Recognizing this need for health systems to have direction and support in adopting polices around disability motivated the launch of the Disability Equity Collaborative. Initial funding was provided by the Patient-Centered Outcomes Research Institute (PCORI). We have over 350 different stakeholders involved, including a learning collaborative with representation from almost 300 hospitals from across the country.

It’s an opportunity for organizations to get together to share challenges, successes, and resources. The Joint Commission, U.S. Government Accountability Office, and multiple groups within the Centers for Medicare & Medicaid Services often come to us for feedback or input from our group of health systems. This group is for supporting health systems, but I feel like we’ve been able to have a larger impact on policy and practice.

Physician Focus: You’ve also led studies to help highlight inequitable care for people with disabilities. Can you tell us about this work?

Dr. Morris: Right now, it’s very descriptive work. We’re talking with patients and clinicians.
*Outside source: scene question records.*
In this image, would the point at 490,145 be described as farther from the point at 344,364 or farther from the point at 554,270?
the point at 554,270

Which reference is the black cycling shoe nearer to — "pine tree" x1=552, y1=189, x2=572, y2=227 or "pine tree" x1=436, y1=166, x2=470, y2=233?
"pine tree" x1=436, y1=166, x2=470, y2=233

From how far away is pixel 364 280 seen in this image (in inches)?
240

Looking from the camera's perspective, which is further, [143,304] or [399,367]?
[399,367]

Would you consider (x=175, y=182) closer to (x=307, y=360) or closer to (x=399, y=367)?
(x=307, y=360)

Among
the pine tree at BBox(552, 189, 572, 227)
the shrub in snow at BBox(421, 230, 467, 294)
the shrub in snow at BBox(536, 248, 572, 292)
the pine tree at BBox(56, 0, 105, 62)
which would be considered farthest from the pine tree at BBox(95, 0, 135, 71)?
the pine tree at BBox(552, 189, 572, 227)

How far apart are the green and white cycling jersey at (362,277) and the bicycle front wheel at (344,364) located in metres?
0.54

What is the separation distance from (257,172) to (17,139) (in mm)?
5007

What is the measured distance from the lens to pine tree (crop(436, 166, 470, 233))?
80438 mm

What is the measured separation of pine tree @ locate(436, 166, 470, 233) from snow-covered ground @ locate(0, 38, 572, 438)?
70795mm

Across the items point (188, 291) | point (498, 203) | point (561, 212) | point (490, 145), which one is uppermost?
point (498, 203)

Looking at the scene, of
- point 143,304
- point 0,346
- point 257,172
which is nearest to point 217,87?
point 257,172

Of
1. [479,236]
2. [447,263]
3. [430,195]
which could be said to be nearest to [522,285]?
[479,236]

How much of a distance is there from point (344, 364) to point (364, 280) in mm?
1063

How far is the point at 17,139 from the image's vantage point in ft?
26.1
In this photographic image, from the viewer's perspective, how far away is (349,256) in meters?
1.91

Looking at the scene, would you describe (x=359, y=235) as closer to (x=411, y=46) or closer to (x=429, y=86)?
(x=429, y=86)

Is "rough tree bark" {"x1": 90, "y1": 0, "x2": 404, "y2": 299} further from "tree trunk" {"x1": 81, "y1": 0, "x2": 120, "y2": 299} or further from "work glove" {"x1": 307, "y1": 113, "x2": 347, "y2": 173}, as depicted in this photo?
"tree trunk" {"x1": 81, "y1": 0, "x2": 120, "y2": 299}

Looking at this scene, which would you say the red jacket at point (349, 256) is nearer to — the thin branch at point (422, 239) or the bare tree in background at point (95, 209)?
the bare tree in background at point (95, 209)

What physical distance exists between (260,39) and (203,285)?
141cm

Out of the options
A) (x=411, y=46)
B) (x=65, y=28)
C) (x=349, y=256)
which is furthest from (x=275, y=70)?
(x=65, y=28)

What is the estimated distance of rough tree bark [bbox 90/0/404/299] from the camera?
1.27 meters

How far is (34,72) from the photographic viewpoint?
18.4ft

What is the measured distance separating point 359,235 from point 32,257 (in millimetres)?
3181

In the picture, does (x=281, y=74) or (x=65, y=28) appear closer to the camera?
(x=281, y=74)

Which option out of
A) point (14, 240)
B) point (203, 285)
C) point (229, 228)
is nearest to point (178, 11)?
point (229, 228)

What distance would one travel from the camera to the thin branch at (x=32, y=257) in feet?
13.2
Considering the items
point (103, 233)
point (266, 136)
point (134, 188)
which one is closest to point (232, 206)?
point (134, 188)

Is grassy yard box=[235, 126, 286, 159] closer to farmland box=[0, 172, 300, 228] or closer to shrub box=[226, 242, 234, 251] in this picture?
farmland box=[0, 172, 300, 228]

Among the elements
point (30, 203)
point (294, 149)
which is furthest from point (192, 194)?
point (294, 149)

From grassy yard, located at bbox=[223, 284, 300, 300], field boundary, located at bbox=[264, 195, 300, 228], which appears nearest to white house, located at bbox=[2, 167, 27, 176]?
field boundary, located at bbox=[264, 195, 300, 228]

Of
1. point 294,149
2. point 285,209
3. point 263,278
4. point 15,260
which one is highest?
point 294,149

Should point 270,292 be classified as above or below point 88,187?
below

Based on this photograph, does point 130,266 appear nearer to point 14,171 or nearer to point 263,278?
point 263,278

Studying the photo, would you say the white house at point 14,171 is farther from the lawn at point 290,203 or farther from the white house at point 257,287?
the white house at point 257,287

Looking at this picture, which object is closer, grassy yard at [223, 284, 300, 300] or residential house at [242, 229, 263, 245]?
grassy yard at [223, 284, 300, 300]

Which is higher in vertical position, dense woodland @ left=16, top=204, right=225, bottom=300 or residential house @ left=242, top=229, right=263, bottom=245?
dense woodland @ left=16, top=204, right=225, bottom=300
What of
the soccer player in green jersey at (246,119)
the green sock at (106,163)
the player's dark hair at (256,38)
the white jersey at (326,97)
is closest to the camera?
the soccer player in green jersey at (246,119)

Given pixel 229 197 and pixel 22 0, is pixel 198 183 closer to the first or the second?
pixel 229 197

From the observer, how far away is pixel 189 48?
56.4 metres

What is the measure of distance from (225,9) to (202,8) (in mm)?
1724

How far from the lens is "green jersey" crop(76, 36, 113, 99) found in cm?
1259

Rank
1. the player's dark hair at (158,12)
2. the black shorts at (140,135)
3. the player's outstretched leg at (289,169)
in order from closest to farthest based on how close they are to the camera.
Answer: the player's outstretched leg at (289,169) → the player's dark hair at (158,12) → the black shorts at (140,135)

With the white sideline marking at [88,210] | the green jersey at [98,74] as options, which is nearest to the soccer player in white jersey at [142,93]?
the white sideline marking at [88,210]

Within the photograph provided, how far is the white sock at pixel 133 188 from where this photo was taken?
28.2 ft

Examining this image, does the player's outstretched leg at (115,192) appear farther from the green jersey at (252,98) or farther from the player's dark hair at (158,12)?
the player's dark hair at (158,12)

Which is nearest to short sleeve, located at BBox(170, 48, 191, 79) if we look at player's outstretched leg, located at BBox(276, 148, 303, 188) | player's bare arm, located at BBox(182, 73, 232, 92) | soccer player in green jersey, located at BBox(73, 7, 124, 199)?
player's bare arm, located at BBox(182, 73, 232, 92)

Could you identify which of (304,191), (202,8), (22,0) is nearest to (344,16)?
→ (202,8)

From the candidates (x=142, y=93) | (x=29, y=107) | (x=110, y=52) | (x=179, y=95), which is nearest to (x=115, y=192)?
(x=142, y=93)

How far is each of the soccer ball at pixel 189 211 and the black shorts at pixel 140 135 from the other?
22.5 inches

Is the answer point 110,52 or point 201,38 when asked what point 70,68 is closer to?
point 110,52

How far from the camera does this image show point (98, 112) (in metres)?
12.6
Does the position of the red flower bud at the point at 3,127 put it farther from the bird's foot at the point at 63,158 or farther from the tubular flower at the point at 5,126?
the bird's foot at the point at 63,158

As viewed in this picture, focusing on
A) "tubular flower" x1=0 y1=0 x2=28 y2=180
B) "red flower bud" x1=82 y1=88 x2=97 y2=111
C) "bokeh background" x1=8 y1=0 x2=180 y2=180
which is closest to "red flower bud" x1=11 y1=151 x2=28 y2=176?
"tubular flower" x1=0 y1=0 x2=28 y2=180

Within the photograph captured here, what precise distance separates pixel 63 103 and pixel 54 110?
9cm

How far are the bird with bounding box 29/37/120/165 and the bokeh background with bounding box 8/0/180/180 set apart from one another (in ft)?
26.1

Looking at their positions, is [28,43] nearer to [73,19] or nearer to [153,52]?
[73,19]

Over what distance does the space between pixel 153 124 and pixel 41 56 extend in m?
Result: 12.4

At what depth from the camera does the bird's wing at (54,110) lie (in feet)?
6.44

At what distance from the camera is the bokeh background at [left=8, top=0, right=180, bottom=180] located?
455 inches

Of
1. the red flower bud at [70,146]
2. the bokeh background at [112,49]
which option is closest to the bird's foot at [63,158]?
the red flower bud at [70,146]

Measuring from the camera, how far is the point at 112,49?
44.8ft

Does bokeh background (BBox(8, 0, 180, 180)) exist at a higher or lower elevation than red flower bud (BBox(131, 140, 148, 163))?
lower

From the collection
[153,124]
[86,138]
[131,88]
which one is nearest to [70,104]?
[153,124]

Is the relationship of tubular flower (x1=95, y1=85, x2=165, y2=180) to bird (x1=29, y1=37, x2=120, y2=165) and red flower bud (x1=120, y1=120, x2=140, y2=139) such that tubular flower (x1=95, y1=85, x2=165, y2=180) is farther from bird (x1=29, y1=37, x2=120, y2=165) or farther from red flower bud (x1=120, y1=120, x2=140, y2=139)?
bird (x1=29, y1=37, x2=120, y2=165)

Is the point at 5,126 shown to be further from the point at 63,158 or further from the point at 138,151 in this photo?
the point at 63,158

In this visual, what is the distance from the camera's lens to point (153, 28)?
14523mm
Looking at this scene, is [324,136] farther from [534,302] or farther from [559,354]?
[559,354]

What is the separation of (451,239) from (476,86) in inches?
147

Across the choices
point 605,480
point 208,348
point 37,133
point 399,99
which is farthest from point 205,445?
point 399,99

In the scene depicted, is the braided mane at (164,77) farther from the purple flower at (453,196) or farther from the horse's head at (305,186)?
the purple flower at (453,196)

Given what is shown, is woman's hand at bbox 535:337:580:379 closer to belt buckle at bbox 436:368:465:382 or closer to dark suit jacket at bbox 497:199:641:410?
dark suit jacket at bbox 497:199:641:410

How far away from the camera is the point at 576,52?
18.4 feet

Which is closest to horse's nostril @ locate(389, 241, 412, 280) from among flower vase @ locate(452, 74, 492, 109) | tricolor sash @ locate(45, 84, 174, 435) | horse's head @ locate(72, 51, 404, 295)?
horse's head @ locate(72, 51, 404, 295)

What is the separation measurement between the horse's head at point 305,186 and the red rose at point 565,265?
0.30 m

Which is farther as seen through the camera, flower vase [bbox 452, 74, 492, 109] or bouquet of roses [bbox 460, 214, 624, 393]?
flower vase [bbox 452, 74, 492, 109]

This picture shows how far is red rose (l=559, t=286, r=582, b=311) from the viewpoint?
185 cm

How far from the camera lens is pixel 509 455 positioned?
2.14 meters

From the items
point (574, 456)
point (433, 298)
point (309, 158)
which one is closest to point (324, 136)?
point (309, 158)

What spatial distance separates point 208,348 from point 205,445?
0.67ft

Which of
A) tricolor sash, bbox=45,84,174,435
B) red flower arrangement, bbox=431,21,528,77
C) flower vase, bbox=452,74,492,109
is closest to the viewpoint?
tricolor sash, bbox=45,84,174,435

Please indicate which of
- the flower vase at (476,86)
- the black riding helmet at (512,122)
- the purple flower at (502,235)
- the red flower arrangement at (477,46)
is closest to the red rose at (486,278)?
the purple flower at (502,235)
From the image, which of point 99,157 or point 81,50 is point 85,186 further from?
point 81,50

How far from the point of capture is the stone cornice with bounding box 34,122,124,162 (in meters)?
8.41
For one study, we surveyed medical students and also gave them the Implicit Association Test (IAT) and were able to demonstrate the existence of biases around disabilities.

For another study that we recently finished, funded by a $4.3 million grant from PCORI, we developed a tool to improve the quality of communication between patients with communication-related disabilities—speech, language, voice, and hearing disabilities—and their primary care providers. We had 16 strategies that patients would benefit from. Each patient would pick their top three strategies, like “I need you to look at me while you’re speaking,” and then bring that into the clinical encounter to share with the clinician. In our randomized controlled trial, we found that the tool did improve some communication outcomes: the main one was the patients’ feeling of being respected by their clinician.

Physician Focus: What other initiatives are you working on now?

Dr. Morris: JohnRoss Rizzo, MD, and I are co-PIs on an NIH ableism grant around improving the accessibility of healthcare for people who are blind and low vision. Specifically, we’re working with Perlmutter Cancer Center’s Beatrice W. Welters Breast Health Outreach and Navigation Program to modify patient navigation for people who are blind and low vision to make sure they have the supports they need to access care.

Related to this, our Disability Equity Collaborative is building out a tool kit for health systems with people with disabilities. It will have all kinds of resources and supports for organizations, from how to set up an accessibility program from the beginning stages to more specifics on different accessibility initiatives in the organization. I’m resubmitting an R01 grant to test this tool kit in a randomized controlled trial.

We also hope to conduct a large-scale trial to compare different models of the disability coordinator role, which is still ill-defined. I think we have the opportunity to really set the standard and define what this is in the U.S. healthcare system.